Задание 1
Ответьте по отрывку:
(a) Сколько стоил такой обед в те времена?
(b) Что было взято из дома в первую поездку вместо обеда?
(c) Какое селение на Владимирской дороге названо в отрывке?

Отрывок
########

А обед действительно сытен. Кушаньям счет потерян. Студень, солонина, свинина. Несколько горячих: сперва пустое хлебово, потом с мясом; жаркие разные и потом пирожные в виде пшенников, лапшенников, каши с молоком, каши молочной, лапши молочной, оладьев, и иногда огурцы с медом. Едят не спеша; возьмет ложку, почерпнет, отнесет в рот и положит на стол, дожидаясь времени, когда прожует хлеб и окончательно проглотит. Едят до испарины; иной расстегнется, отпустит пояс и даже не раз, по мере того как наполняется живот. Это удовольствие стоило в те времена пятиалтынный; я нахожу недорогим, особенно при даровом хлебе и квасе, которых кушай, сколько влезет, за ту же цену; да независимо от того каждому резался пшеничный папушник. Только вино ставилось в особую цену, и с ним являлся пред обедом дворник-хозяин самолично, держа в одной руке полуштоф, в другой – рюмку (продажа, понятно, корчемная). Садилось обыкновенно человек двадцать, тридцать. Этим, между прочим, и объяснялась, вероятно, дешевизна. Ямщиков всегда кормили, как и чаем поили, задаром. За них отвечали лошади (ценой овса и сена) и седоки (платой за чай, обед и ночлег).

В эту первую поездку мне было не до обеда; я сгорал нетерпением доехать и довольствовался булкой, захваченной из дома. Поднялись мы уже к вечеру и поплелись лениво. Даже спутники мои, обыкновенно терпеливые, начали подгонять ямщика, шутливо замечая, что, вероятно, он думает о невесте, когда дает идти лошадям ни шатко ни валко; пожалуй, не попадешь в Москву засветло. Зашел разговор о проезжаемых деревнях. Панки – ну, это скверная деревня; тут береги свою клажу; извозчик, не отставай от лошади – живо угонят, а то вырежут «место». А вот Потеряевка, недаром так и названа.

А замечательно, в самом деле, что кругом Москвы, по многим дорогам на расстоянии 10–20 верст, расположены селения, наименованиями свидетельствующие, что проезжающим в этих местах приходилось терпеть: Потеряевка на Рязанской дороге, Грабиловка на Владимирской, Лихоборы на Дмитровской.

########

Вопросы по изображённым сценам

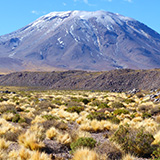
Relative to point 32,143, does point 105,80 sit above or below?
below

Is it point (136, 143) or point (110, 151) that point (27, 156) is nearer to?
point (110, 151)

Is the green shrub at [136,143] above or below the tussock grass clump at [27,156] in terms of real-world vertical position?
above

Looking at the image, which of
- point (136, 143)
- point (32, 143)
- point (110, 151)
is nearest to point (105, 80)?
point (136, 143)

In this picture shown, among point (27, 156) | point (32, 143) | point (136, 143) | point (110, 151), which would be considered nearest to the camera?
point (27, 156)

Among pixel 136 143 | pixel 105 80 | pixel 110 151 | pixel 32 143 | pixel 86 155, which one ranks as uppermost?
pixel 136 143

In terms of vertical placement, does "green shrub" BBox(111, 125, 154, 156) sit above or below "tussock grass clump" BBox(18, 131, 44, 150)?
above

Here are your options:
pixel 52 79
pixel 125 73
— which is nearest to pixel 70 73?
pixel 52 79

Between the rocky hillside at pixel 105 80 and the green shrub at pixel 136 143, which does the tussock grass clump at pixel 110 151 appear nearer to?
the green shrub at pixel 136 143

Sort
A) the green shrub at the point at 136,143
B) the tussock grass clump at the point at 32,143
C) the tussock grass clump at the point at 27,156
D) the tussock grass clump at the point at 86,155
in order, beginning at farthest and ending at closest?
the tussock grass clump at the point at 32,143 → the green shrub at the point at 136,143 → the tussock grass clump at the point at 27,156 → the tussock grass clump at the point at 86,155

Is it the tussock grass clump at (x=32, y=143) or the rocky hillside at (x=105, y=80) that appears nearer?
the tussock grass clump at (x=32, y=143)

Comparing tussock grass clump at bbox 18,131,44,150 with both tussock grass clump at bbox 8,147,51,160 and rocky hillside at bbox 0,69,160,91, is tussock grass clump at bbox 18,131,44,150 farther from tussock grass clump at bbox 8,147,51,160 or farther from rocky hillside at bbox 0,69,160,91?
rocky hillside at bbox 0,69,160,91

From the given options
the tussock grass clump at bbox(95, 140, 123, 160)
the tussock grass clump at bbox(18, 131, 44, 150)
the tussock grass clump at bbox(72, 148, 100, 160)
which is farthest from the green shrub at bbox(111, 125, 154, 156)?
the tussock grass clump at bbox(18, 131, 44, 150)

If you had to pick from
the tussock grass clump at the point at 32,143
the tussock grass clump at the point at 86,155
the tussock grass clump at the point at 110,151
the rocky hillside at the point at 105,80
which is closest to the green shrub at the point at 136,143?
the tussock grass clump at the point at 110,151

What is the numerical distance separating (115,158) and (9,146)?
12.9ft
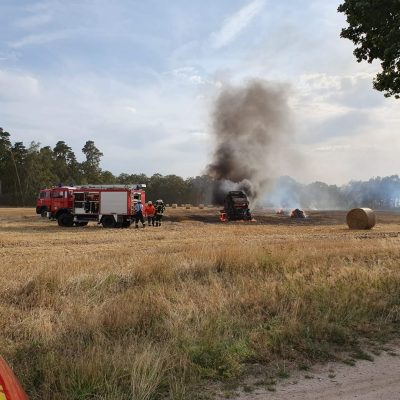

########

Задание 2
Покажите все строки записей, в которых есть слово «nearer», переписав каждую целиком.

Ответ 1
(a) Пятиалтынный.
(b) Булка.
(c) Грабиловка.

Ответ 2
Is it point (136, 143) or point (110, 151) that point (27, 156) is nearer to?
Between the rocky hillside at pixel 105 80 and the green shrub at pixel 136 143, which does the tussock grass clump at pixel 110 151 appear nearer to?
Is it the tussock grass clump at (x=32, y=143) or the rocky hillside at (x=105, y=80) that appears nearer?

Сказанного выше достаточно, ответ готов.